With Medicare’s latest payment model in oncology set to launch in less than a month, experts met Sunday at the annual meeting of the American Society of Clinical Oncology (ASCO) to explore where the last major reimbursement scheme succeeded and where it didn’t—and whether the final report card was truly fair.

The session, “Payment Reform: Lessons Learned from the Oncology Care Model (OCM) and Implications for the Enhancing Oncology Model (EOM),” moderated by Gabrielle Betty Rocque, MD, MSPH, FASCO, of the University of Alabama at Birmingham, featured leaders from 2 large oncology practice networks and one representing academic medicine:

  • Aaron Lyss, MBA, director of strategic payor relations, OneOncology, who spoke on strategies to success in the OCM;
  • Theresa Dreyer, MPH, lead, value-based care, Association of American Medical Colleges, who discussed perspectives from academic practices in the OCM; and
  • Lalan Wilfong, MD, senior vice president, payer and care transformation, The US Oncology Network, who shared his perspective on the Enhancing Oncology Model.

**EXERCISE 1**
In the passage on the ASCO payment reform session, who moderated the session?
**EXERCISE 2**
Write the next part of the passage on the ASCO payment reform session, picking up after its list of speakers.

**INFORMATION PROVIDED**
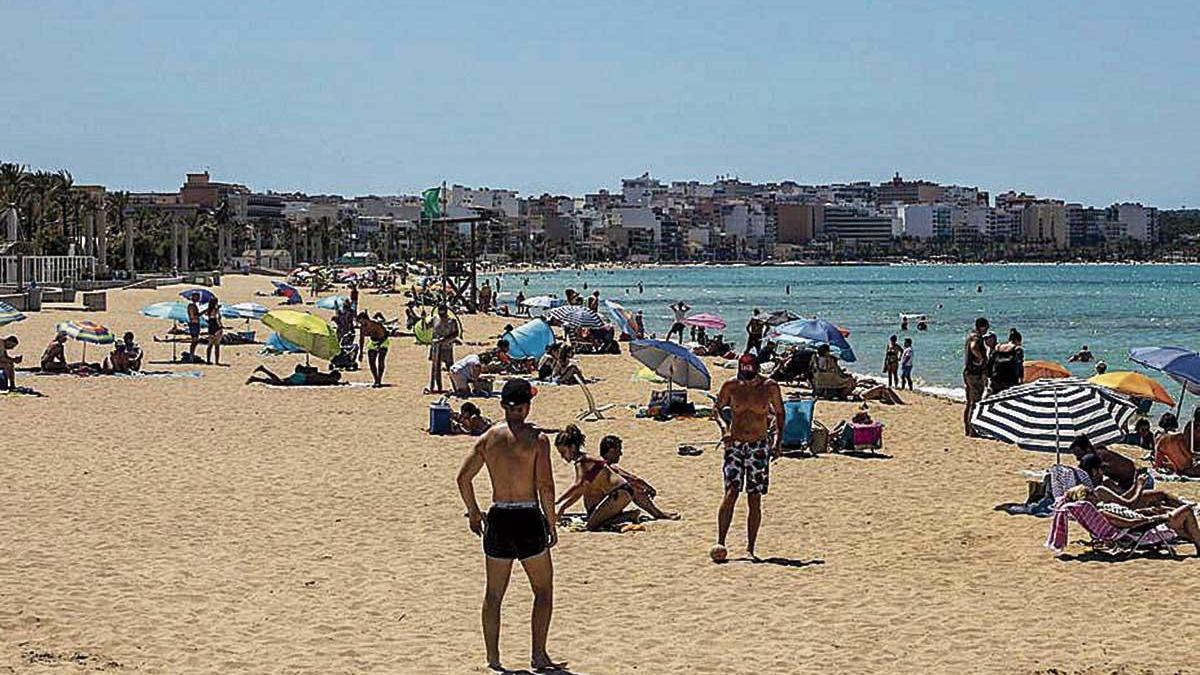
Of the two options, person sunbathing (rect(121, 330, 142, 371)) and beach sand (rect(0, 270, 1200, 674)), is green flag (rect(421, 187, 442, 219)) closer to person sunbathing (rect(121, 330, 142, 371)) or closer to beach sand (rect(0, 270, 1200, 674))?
person sunbathing (rect(121, 330, 142, 371))

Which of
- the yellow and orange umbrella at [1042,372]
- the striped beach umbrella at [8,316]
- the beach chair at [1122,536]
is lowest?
the beach chair at [1122,536]

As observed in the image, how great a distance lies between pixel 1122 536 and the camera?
360 inches

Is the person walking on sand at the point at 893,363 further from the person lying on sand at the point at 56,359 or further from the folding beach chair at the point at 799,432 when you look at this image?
the person lying on sand at the point at 56,359

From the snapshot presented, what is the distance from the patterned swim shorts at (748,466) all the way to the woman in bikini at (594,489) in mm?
1464

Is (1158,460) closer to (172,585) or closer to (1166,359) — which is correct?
(1166,359)

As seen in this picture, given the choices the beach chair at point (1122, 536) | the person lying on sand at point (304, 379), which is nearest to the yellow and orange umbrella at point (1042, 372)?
the beach chair at point (1122, 536)

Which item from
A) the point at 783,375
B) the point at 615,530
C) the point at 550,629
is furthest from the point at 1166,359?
the point at 783,375

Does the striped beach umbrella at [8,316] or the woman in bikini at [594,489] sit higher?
the striped beach umbrella at [8,316]

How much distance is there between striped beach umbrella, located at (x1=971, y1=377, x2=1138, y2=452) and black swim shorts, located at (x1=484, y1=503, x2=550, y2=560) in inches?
209

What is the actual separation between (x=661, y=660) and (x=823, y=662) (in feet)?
2.43

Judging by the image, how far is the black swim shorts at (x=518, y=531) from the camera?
603cm

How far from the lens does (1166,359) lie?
13.1 meters

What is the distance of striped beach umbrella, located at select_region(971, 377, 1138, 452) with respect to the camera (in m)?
10.4

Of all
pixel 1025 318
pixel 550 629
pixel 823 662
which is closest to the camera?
pixel 823 662
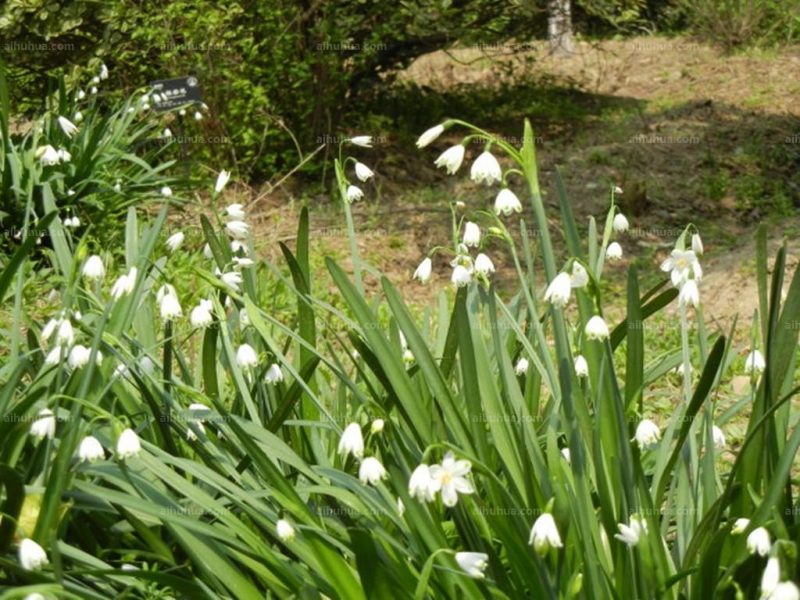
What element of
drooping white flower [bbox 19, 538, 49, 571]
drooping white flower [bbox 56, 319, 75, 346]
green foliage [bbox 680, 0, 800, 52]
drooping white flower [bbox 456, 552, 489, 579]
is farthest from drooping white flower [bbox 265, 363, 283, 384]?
green foliage [bbox 680, 0, 800, 52]

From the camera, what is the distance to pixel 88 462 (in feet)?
8.28

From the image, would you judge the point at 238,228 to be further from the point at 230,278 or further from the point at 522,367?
the point at 522,367

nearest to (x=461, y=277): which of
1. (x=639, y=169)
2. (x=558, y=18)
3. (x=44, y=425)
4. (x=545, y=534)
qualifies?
(x=545, y=534)

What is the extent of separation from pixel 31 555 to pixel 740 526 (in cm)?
133

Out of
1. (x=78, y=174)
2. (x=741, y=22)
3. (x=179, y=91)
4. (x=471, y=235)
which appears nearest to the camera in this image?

**EXERCISE ANSWER 1**
Gabrielle Betty Rocque, MD, MSPH, FASCO, of the University of Alabama at Birmingham.

**EXERCISE ANSWER 2**
From the start, Lyss didn’t sugar coat it: “Practice transformation is really hard.”

To make models viable from an economic perspective, he said, they can’t succeed only within the confines of Medicare—practices must be able to create economies of scale that work with commercial plans as well. Lyss outlined the fundamentals: practices must improve access to clinical trials, use clinical pathways, and minimize use of the emergency department (ED). They must deploy distress screening, palliative care, and chronic care management. And underlying it all must be use of data analytics to continually measure success and track and fix problems.

As an example, he cited Tennessee Oncology’s Oncology Medical Home partnership with Blue Cross Blue Shield of Tennessee, which involves screening for pain and distress reporting on interventions. “Tennessee Oncology is able to use the same pain and distress screening quality reporting that they utilize for the Oncology Care Model, and apply that to their commercial population,” Lyss said.

But if commercial and Medicare Advantage plans want true value-based partnerships in oncology, he warned, it must be a 2-way street. For these venture to be viable from the practices’ side, oncologists must be freed form the burden of prior authorization and utilization management, and they need to make their own clinical and business decisions about the tools of delivering care—starting with preferred agents, to which labs, genomic tests, and other ancillary services to use.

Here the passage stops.